Transcribe each entry exactly, without pictures.

Stored items:
-*-

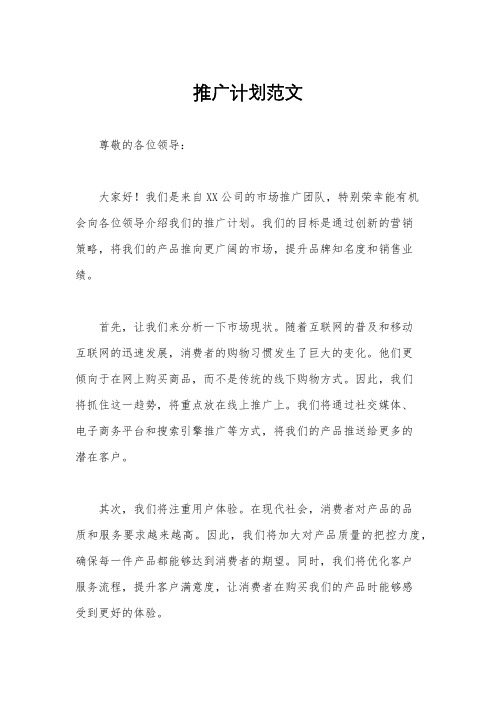 推广计划范文

尊敬的各位领导：

大家好！我们是来自XX公司的市场推广团队，特别荣幸能有机会向各位领导介绍我们的推广计划。我们的目标是通过创新的营销策略，将我们的产品推向更广阔的市场，提升品牌知名度和销售业绩。

首先，让我们来分析一下市场现状。随着互联网的普及和移动互联网的迅速发展，消费者的购物习惯发生了巨大的变化。他们更倾向于在网上购买商品，而不是传统的线下购物方式。因此，我们将抓住这一趋势，将重点放在线上推广上。我们将通过社交媒体、电子商务平台和搜索引擎推广等方式，将我们的产品推送给更多的潜在客户。

其次，我们将注重用户体验。在现代社会，消费者对产品的品质和服务要求越来越高。因此，我们将加大对产品质量的把控力度，确保每一件产品都能够达到消费者的期望。同时，我们将优化客户服务流程，提升客户满意度，让消费者在购买我们的产品时能够感受到更好的体验。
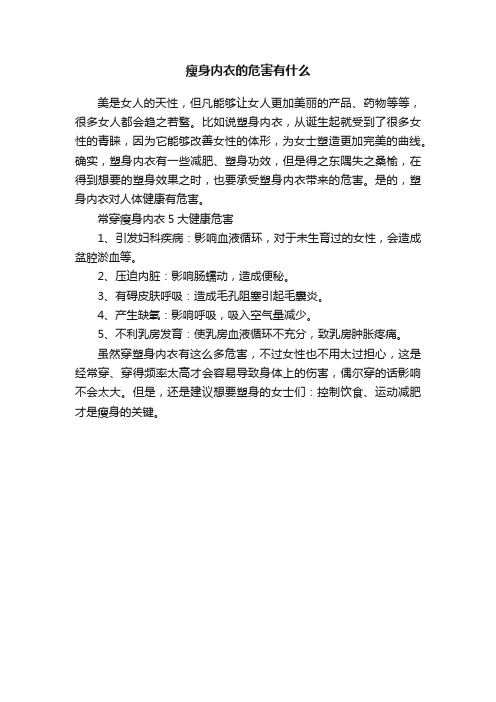 瘦身内衣的危害有什么

美是女人的天性，但凡能够让女人更加美丽的产品、药物等等，很多女人都会趋之若鹜。比如说塑身内衣，从诞生起就受到了很多女性的青睐，因为它能够改善女性的体形，为女士塑造更加完美的曲线。确实，塑身内衣有一些减肥、塑身功效，但是得之东隅失之桑榆，在得到想要的塑身效果之时，也要承受塑身内衣带来的危害。是的，塑身内衣对人体健康有危害。

常穿瘦身内衣 5 大健康危害

1、引发妇科疾病：影响血液循环，对于未生育过的女性，会造成盆腔淤血等。

2、压迫内脏：影响肠蠕动，造成便秘。

3、有碍皮肤呼吸：造成毛孔阻塞引起毛囊炎。

4、产生缺氧：影响呼吸，吸入空气量减少。

5、不利乳房发育：使乳房血液循环不充分，致乳房肿胀疼痛。

虽然穿塑身内衣有这么多危害，不过女性也不用太过担心，这是经常穿、穿得频率太高才会容易导致身体上的伤害，偶尔穿的话影响不会太大。但是，还是建议想要塑身的女士们：控制饮食、运动减肥才是瘦身的关键。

-*-

**Response to the task:**
 推广计划范文

尊敬的各位领导：

大家好！我们是来自XX公司的市场推广团队，特别荣幸能有机会向各位领导介绍我们的推广计划。我们的目标是通过创新的营销策略，将我们的产品推向更广阔的市场，提升品牌知名度和销售业绩。

首先，让我们来分析一下市场现状。随着互联网的普及和移动互联网的迅速发展，消费者的购物习惯发生了巨大的变化。他们更倾向于在网上购买商品，而不是传统的线下购物方式。因此，我们将抓住这一趋势，将重点放在线上推广上。我们将通过社交媒体、电子商务平台和搜索引擎推广等方式，将我们的产品推送给更多的潜在客户。

其次，我们将注重用户体验。在现代社会，消费者对产品的品质和服务要求越来越高。因此，我们将加大对产品质量的把控力度，确保每一件产品都能够达到消费者的期望。同时，我们将优化客户服务流程，提升客户满意度，让消费者在购买我们的产品时能够感受到更好的体验。
 瘦身内衣的危害有什么

美是女人的天性，但凡能够让女人更加美丽的产品、药物等等，很多女人都会趋之若鹜。比如说塑身内衣，从诞生起就受到了很多女性的青睐，因为它能够改善女性的体形，为女士塑造更加完美的曲线。确实，塑身内衣有一些减肥、塑身功效，但是得之东隅失之桑榆，在得到想要的塑身效果之时，也要承受塑身内衣带来的危害。是的，塑身内衣对人体健康有危害。

常穿瘦身内衣 5 大健康危害

1、引发妇科疾病：影响血液循环，对于未生育过的女性，会造成盆腔淤血等。

2、压迫内脏：影响肠蠕动，造成便秘。

3、有碍皮肤呼吸：造成毛孔阻塞引起毛囊炎。

4、产生缺氧：影响呼吸，吸入空气量减少。

5、不利乳房发育：使乳房血液循环不充分，致乳房肿胀疼痛。

虽然穿塑身内衣有这么多危害，不过女性也不用太过担心，这是经常穿、穿得频率太高才会容易导致身体上的伤害，偶尔穿的话影响不会太大。但是，还是建议想要塑身的女士们：控制饮食、运动减肥才是瘦身的关键。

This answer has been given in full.